Task statement
Your task is to repeat the entries exactly. Leave the pictures out.

Some records

────────────────────────────────────────

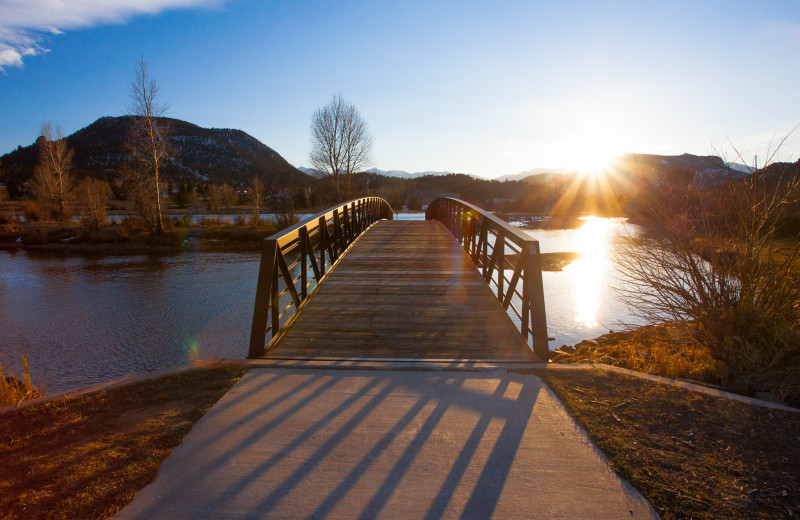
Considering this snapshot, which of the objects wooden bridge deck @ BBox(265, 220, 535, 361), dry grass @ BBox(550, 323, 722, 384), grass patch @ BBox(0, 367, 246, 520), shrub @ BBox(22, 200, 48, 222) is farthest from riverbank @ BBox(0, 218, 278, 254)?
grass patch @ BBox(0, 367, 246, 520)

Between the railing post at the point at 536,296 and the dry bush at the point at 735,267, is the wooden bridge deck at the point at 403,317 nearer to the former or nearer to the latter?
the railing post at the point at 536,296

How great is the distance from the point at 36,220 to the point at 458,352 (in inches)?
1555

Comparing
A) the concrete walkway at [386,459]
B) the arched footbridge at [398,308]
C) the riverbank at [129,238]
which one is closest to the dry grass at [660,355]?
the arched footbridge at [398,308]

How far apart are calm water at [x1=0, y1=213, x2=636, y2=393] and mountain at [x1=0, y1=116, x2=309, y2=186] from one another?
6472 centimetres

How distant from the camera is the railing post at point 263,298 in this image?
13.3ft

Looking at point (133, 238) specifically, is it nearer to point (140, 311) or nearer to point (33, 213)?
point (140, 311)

────────────────────────────────────────

Finished task
Considering this snapshot, which of the objects wooden bridge deck @ BBox(265, 220, 535, 361), dry grass @ BBox(550, 323, 722, 384), grass patch @ BBox(0, 367, 246, 520), shrub @ BBox(22, 200, 48, 222) is farthest from riverbank @ BBox(0, 218, 278, 254)?
grass patch @ BBox(0, 367, 246, 520)

Between the railing post at the point at 536,296 and the dry bush at the point at 735,267, is the wooden bridge deck at the point at 403,317 nearer to the former or nearer to the latter?
the railing post at the point at 536,296

How great is the distance from the point at 36,220 to the point at 458,352 (in inches)?
1555

Comparing
A) the concrete walkway at [386,459]
B) the arched footbridge at [398,308]
C) the riverbank at [129,238]
which one is closest to the dry grass at [660,355]?
the arched footbridge at [398,308]

How far apart are calm water at [x1=0, y1=213, x2=636, y2=393] and mountain at [x1=0, y1=116, x2=309, y2=186] from one another?
6472 centimetres

How distant from the camera is the railing post at point 263,298 in this image?
13.3ft

Looking at point (133, 238) specifically, is it nearer to point (140, 311) or nearer to point (33, 213)?
point (140, 311)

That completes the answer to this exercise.